The same thing can happen with formula fed babies if you make a larger formula bottle then needed. This can also be true with under eating if the milk supply is limited or if you make the formula bottles too small. “We may offer tips for how to decrease or increase the amount of milk or formula you offer your baby,” says Dr. Canh.

For toddlers: After the first two years, your child’s pediatrician will look for incremental weight gain and weight that’s relative to height. If there’s a weight concern, your doctor may suggest:

  • Encouraging them to eat healthier foods.
  • Adjusting portion sizes.
  • Increasing physical activity in fun ways.

Does your kid have a growth disorder? (Spoiler: Probably not)

“If you’re worried, then reach out to your child’s pediatrician,” advises Dr.

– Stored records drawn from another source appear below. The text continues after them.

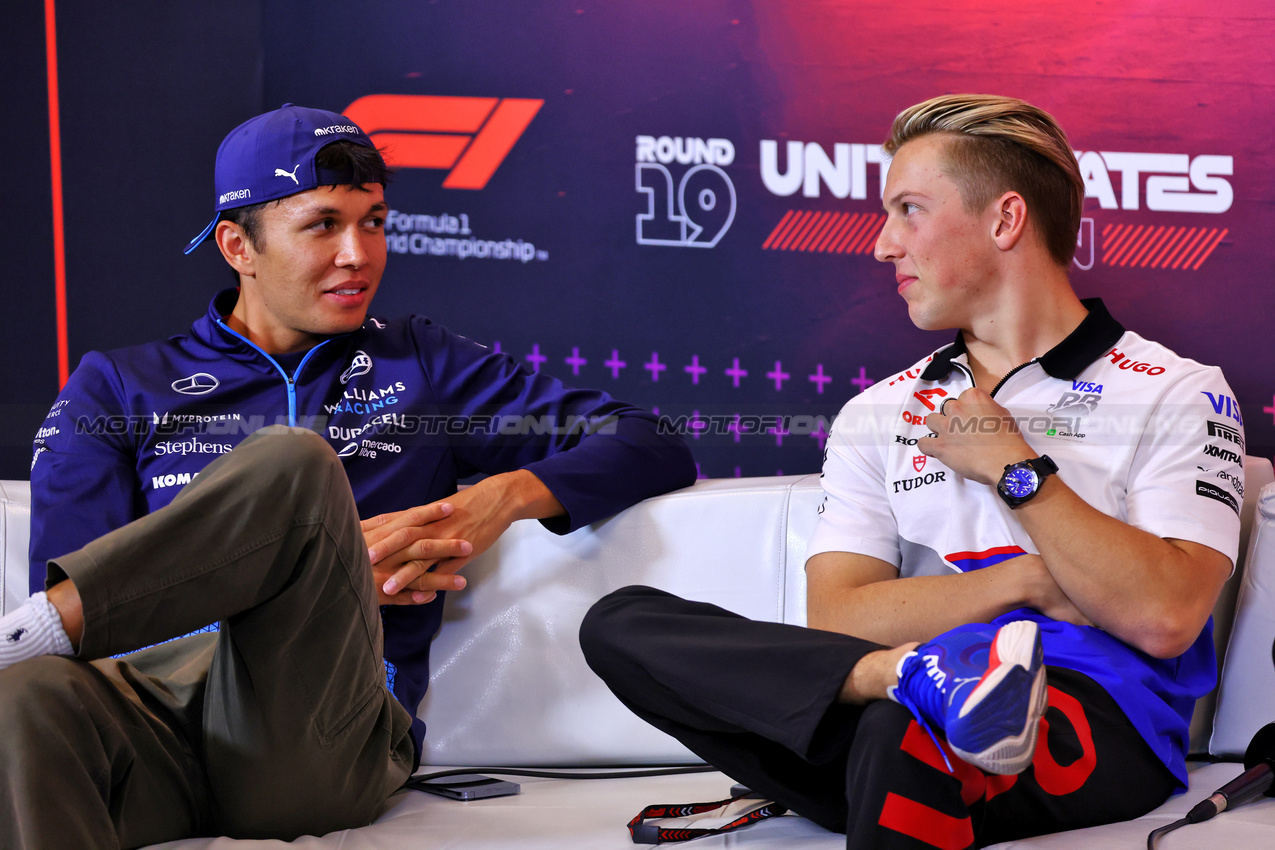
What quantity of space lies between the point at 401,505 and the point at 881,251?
0.83 m

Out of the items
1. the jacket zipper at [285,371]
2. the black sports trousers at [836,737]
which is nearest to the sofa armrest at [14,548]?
the jacket zipper at [285,371]

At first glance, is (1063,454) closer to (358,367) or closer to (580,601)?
(580,601)

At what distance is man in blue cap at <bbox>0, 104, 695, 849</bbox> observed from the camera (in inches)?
44.8

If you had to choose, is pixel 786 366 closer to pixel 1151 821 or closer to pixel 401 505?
pixel 401 505

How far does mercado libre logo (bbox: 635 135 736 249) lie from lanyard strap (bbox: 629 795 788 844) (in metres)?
1.64

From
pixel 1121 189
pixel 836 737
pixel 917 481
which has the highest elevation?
pixel 1121 189

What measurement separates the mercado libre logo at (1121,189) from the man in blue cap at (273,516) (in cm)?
110

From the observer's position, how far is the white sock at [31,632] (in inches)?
43.7

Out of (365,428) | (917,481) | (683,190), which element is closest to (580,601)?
(365,428)

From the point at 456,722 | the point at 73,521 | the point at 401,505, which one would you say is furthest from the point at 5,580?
the point at 456,722

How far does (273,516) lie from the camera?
1.20 meters

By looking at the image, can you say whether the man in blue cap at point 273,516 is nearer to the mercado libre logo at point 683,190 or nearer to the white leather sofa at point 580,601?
the white leather sofa at point 580,601

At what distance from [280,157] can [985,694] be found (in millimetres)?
1370

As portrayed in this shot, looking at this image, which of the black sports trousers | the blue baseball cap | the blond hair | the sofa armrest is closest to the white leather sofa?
the sofa armrest
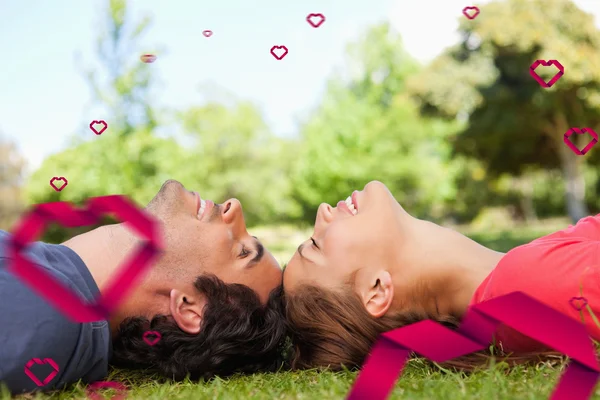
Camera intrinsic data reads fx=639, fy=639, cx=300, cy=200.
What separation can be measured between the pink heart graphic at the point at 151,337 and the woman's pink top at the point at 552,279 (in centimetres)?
163

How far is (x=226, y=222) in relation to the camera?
342 centimetres

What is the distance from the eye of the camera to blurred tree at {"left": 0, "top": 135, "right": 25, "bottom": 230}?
106ft

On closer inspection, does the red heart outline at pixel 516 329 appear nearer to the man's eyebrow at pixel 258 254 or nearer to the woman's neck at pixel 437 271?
the woman's neck at pixel 437 271

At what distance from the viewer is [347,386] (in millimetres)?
2602

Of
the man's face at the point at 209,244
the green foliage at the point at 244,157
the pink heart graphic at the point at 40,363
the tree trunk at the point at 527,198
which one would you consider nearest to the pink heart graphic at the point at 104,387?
the pink heart graphic at the point at 40,363

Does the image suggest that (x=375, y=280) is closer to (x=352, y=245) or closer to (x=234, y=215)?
(x=352, y=245)

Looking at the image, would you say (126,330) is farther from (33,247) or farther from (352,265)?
(352,265)

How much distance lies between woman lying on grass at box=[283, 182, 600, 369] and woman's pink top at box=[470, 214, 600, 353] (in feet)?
0.06

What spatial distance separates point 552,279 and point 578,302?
146mm

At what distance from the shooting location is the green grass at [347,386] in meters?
2.28

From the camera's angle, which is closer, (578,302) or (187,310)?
(578,302)

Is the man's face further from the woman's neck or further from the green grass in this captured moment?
the woman's neck

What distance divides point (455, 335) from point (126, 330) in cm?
172

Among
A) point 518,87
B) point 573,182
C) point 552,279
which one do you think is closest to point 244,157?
point 518,87
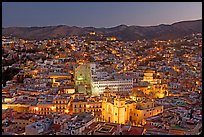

Canh. “We can explore whether there are conditions that may be causing or contributing to the problem.”

Possible reasons for height or weight growth problems include:

  • A growth hormone deficiency: Their pituitary gland doesn’t make enough growth hormone.
  • A thyroid disorder: Too much or too little thyroid hormone can affect metabolism and digestive function.
  • A constitutional growth delay: “Late-blooming” kids have delayed growth compared to their peers but will “catch up” eventually.
  • Familial short stature: Vertically challenged parents may hope for a hidden gene to give their kids height, but kids will typically reach the height of their parents.


If necessary, your child’s pediatrician may involve other healthcare providers to assess growth, provide education or offer treatments. Specialists may include:

  • A dietitian or nutritionist to provide healthy-eating advice.
  • A psychologist to work with your child or family on how they think about food or help your child cope with a growth delay.
  • An endocrinologist to discuss and treat any hormonal issues that may be impacting weight or height.